I'm talking about Виктор Геращенко and russian TV.
Guide to your rules, it should sound like "ГеращEнкA", shouldn't it?
As  for the standarts I ve been looking around but still can't find any rules about lastnames. 
So it seems like there's no the ones.


----------



## sargio

papillon said:


> What about words like облако and облaчко? What would you say is the last sound?



*о*блакО  and *о*блачкО.  (marked bold is accent )

I can't see any difference with pronounce облако and облaчко. Why should they differ?


----------



## Maroseika

sargio said:


> I'm talking about Виктор Геращенко and russian TV.
> Guide to your rules, it should sound like "ГеращEнкA", shouldn't it?
> As for the standarts I ve been looking around but still can't find any rules about lastnames.
> So it seems like there's no the ones.


ГеращEнкA is impossible, only [Гир*а*щенка].


----------



## papillon

sargio said:


> *о*блакО  and *о*блачкО.  (marked bold is accent )


 I see. Very interesting. Thanks.


sargio said:


> I can't see any difference with pronounce облако and облaчко. _Why should they differ_?


They shouldn't, those were the two words that came to my mind.

You see, according to the phonetics of the Russian language, the last sound in _oblako _is the same neutral _shwa_ and is commonly given as -a when describing the pronunciation to foreigners.

I have two possible explanation for our discrepancy:
1. You come from a region where the unstressed o is pronounced as an [o]. This is not standard, but one of the regional variations of the Russian language.
_
2. _The second explanation has to do with human psychology. When hearing a word, we often mentalize or imagine it's spelling. So when hearing _oblako_ and imagining the last letter - o - we think that we indeed hear an [o], when in fact the sound may be closer to an [a].

Anyway, at this point this is just speculation on my part.


----------



## Ptak

sargio said:


> I'm talking about Виктор Геращенко and russian TV.

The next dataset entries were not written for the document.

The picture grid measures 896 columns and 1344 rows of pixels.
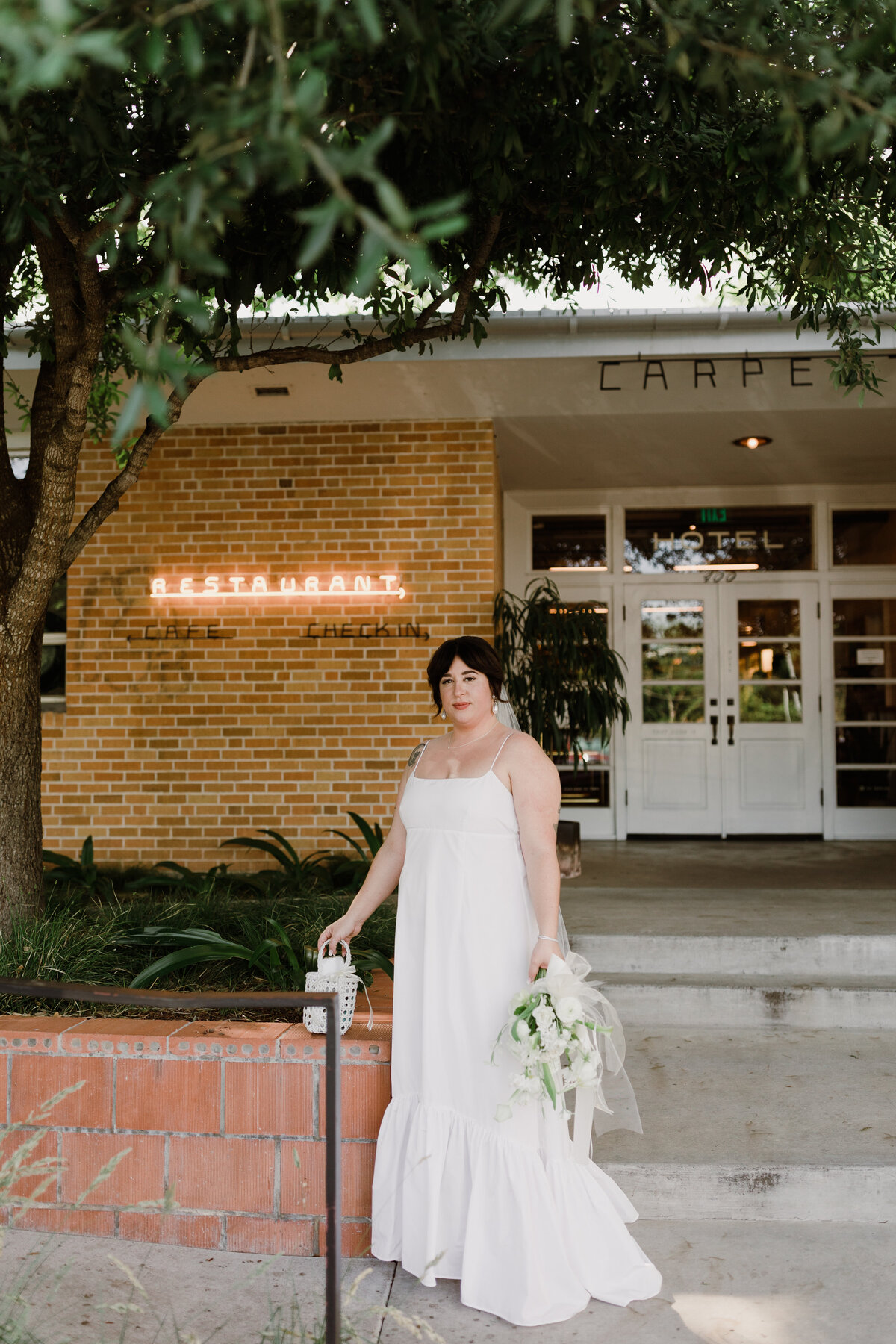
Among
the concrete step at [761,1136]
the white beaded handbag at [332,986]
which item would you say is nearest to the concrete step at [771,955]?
the concrete step at [761,1136]

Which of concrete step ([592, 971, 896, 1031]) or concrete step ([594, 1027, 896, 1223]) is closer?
concrete step ([594, 1027, 896, 1223])

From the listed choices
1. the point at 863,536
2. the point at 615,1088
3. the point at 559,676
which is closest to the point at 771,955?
the point at 615,1088

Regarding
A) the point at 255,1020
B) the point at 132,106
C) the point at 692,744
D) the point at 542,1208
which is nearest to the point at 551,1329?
the point at 542,1208

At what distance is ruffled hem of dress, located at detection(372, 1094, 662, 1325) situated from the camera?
245 cm

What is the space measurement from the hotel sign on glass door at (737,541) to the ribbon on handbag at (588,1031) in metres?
6.19

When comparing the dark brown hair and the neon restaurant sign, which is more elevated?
the neon restaurant sign

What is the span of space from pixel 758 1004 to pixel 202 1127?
2.38 metres

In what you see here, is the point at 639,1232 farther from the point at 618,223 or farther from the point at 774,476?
the point at 774,476

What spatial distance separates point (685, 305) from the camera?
17.8 feet

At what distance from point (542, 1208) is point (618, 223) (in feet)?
8.96

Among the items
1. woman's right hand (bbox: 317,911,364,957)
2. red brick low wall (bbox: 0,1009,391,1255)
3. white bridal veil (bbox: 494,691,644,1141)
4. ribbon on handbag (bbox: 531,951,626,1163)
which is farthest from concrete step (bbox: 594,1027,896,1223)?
woman's right hand (bbox: 317,911,364,957)

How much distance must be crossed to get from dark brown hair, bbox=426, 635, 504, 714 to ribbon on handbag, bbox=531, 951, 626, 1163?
77 cm

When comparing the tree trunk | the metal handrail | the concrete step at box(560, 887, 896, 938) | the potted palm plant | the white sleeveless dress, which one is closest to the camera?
the metal handrail

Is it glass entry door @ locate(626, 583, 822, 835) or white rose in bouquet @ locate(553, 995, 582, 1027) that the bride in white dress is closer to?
white rose in bouquet @ locate(553, 995, 582, 1027)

Yes, I understood it. I was talking about Виктор Геращенко and russian TV too. So what?



sargio said:


> Guide to your rules, it should sound like "ГеращEнкA", shouldn't it?


"My" rules?  
Well, according to Russian phonetics rules, it should sound like "Гер*а*щенка", or rather [Гир*а*щинка]. Where did you read that I said it should be "Геращ*E*нкA"???




sargio said:


> I ve been looking around but still can't find any rules about lastnames.





sargio said:


> So it seems like there's no the ones.


Oh my God! What for do you need "rules about lastnames"?? 
There are general rules for Russian pronunciation, so lastnames belong to other Russian words! There is no need for write special rule for lastnames!


----------



## papillon

Maroseika said:


> ГеращEнкA is impossible, only [Гир*а*щенка].


 Unless he decides that he is actually [Гирaщ*e*нка], i.e.  that his last name is Геращ*е*нко. That aside, wouldn't it be [Гир*а*щинка]?


----------



## sargio

Ptak said:


> Yes, I understood it. I was talking about Виктор Геращенко and russian TV too. So what?


Leave it. You hear Гир*а*щенка and I hear Гер*а*щенко. I ll try to find a recording and then we ask others. 



Ptak said:


> "My" rules?
> Well, according to Russian phonetics rules, it should sound like "Гер*а*щенка", or rather [Гир*а*щинка]. Where did you read that I said it should be "Геращ*E*нкA"???


I mean "yours" talking about applying common rules to ukranian lastnames 
My fault again. I ve misspelled. Sure, Гер*а*щенко.




Ptak said:


> Oh my God! What for do you need "rules about lastnames"??
> There are general rules for Russian pronunciation, so lastnames belong to other Russian words! There is no need for write special rule for lastnames!


I' m going crazy 
Cause they are not russians!
Ok. I ve posted the article about lastnames above. No rules can be applyed to accent. I think, only owner of lastname could say how should  his  lastname sound like wih A or O ). 
As you ve said on ukranian it's "O". So my opinion it should be "O" in Russian too.

Why суши not cycи?

Maybe , you are right. But I can't still see any objective reasons to pronaunce A in  Ukranian lastnames.


----------



## sargio

papillon said:


> I see. Very interesting. Thanks.
> 
> They shouldn't, those were the two words that came to my mind.
> 
> You see, according to the phonetics of the Russian language, the last sound in _oblako _is the same neutral _shwa_ and is commonly given as -a when describing the pronunciation to foreigners.
> 
> I have two possible explanation for our discrepancy:
> 1. You come from a region where the unstressed o is pronounced as an [o]. This is not standard, but one of the regional variations of the Russian language.
> _
> 2. _The second explanation has to do with human psychology. When hearing a word, we often mentalize or imagine it's spelling. So when hearing _oblako_ and imagining the last letter - o - we think that we indeed hear an [o], when in fact the sound may be closer to an [a].
> 
> Anyway, at this point this is just speculation on my part.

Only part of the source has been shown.